— Source —
Given a sorted array how can we find a number in the most optimal time?

Binary Search is a way where we can divide the problem in half each iteration we go. It's actually one the most easiest and fundamental search algorithm that runs in O(Log N) time.

What the heck is O (Log N)?

First we need to understand what the O in this means. 

In computer science, "O" typically refers to Big O notation, which is used to describe the performance or complexity of an algorithm. Big O notation provides an upper bound on the growth rate of an algorithm's time or space complexity in terms of the input size. It is a way to analyze and compare the efficiency of different algorithms.

For example, if an algorithm has a time complexity of O(n), it means that the running time of the algorithm grows linearly with the size of the input. If an algorithm has a time complexity of O(log n), it means the running time grows logarithmically with the input size.

The "O" in Big O notation stands for "order of," and it is followed by a mathematical expression that describes the upper bound of the algorithm's growth rate.

Great? Great. So what does Log N mean?

Well in terms of N, given an array of elements of size N or in other words given a stash of 16 apples we can say N is 16. 

As for log you will need to understand what the log function means in math; Log is a function to find the exponent of an expression.

Expressed mathematically, x is the logarithm of n to the base b
if b^x = n, in which case one writes x = log b n.
Log Formula

Log 100 in base of 10 is equal to 2, because 10^2 = 100. However since computers work in base 2 we can say that Log 16 in base 2 is equal to 4 because 2^4 = 16. 

Now how does O (Log N) factors into play? Well time complexity is important topic of discussion in computer science because it helps us measure approximately how long our algorithm will take given in Time T. 

Time Complexity Graph
Let's further use our apple example; say we want to get the 9th apple out of the 16 apples we have. If we want to get the 9th apple we have to count starting from 1 until we get to 9.

— Data section —
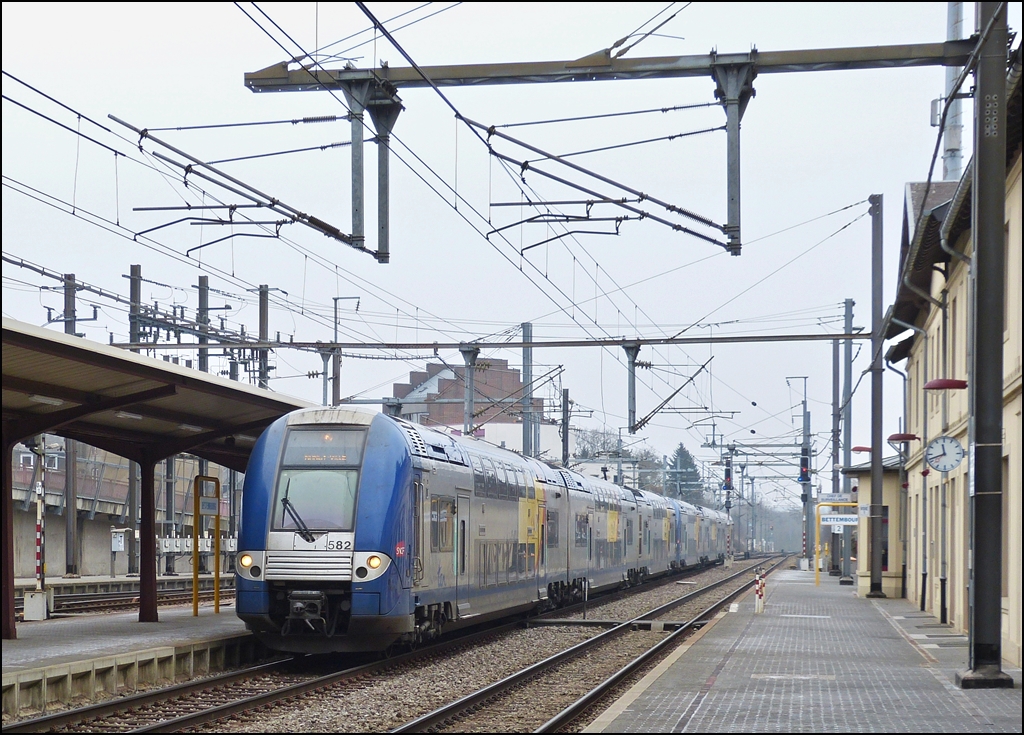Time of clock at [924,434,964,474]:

...

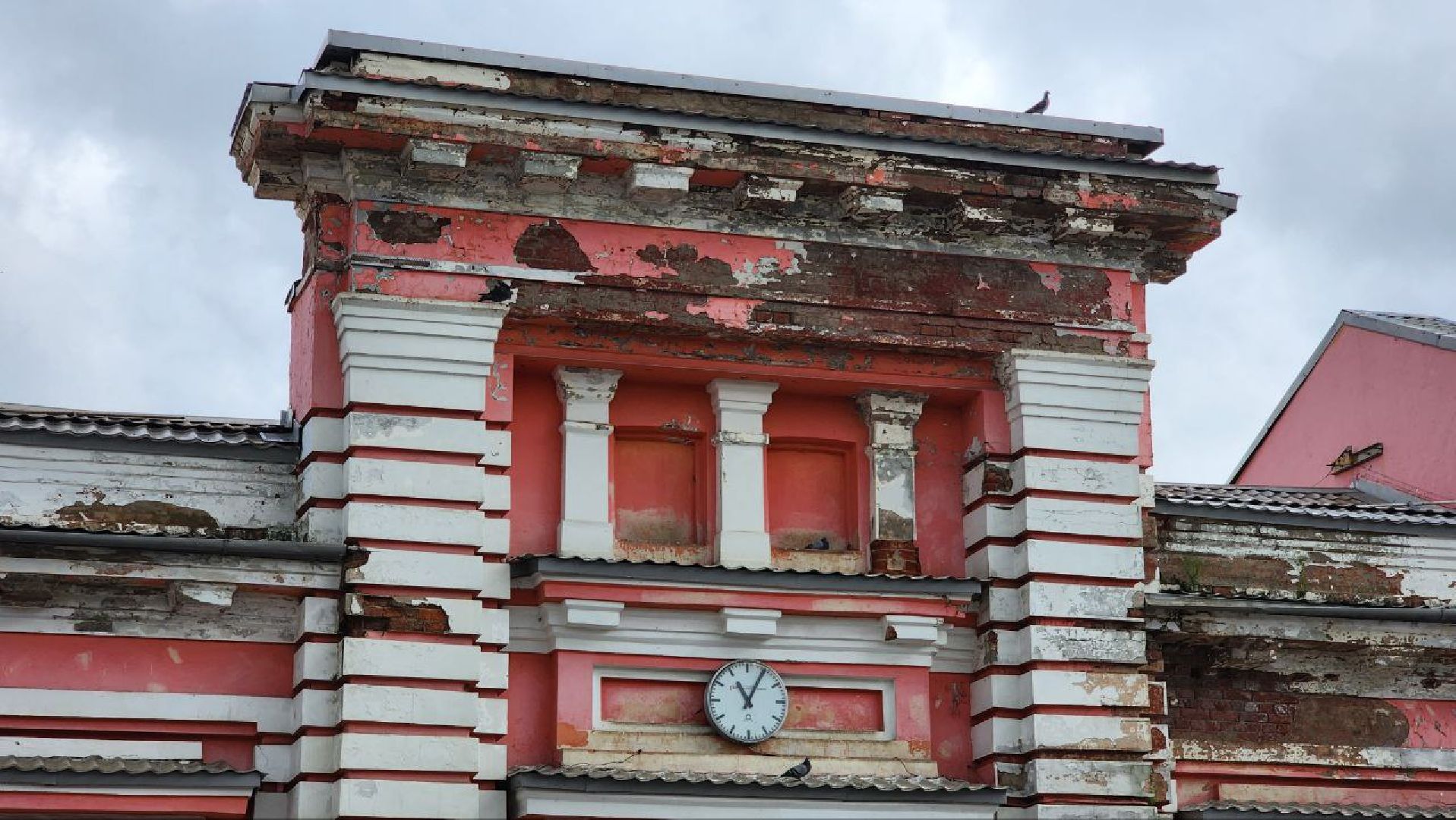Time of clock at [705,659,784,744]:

---

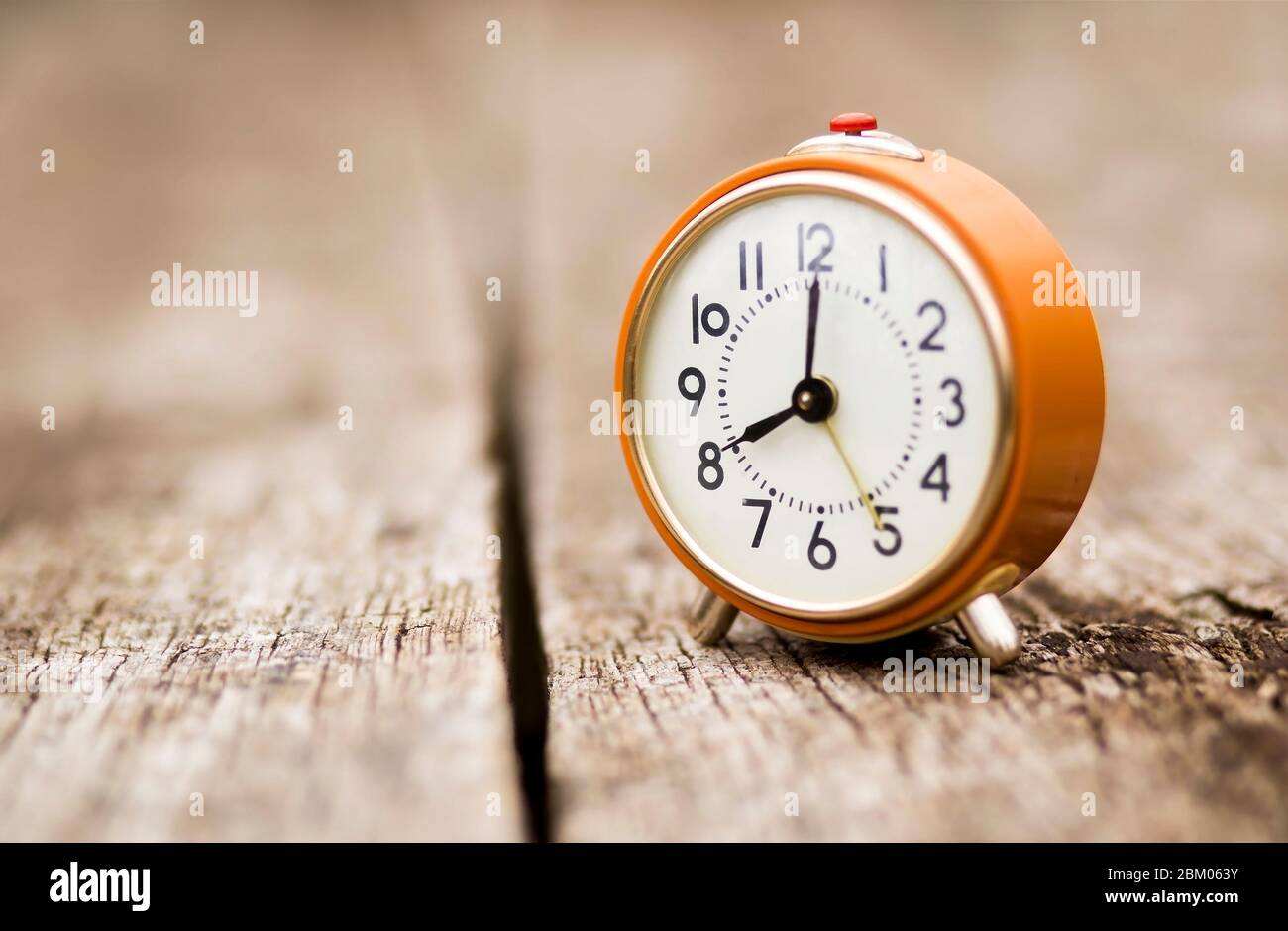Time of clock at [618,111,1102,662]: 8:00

— Stated goal —
Render this sentence from the binary search text in Spanish: "If an algorithm has a time complexity of O(log n), it means the running time grows logarithmically with the input size."

— Worked solution —
Si un algoritmo tiene una complejidad temporal de O(log n), significa que el tiempo de ejecución crece de forma logarítmica con el tamaño de la entrada.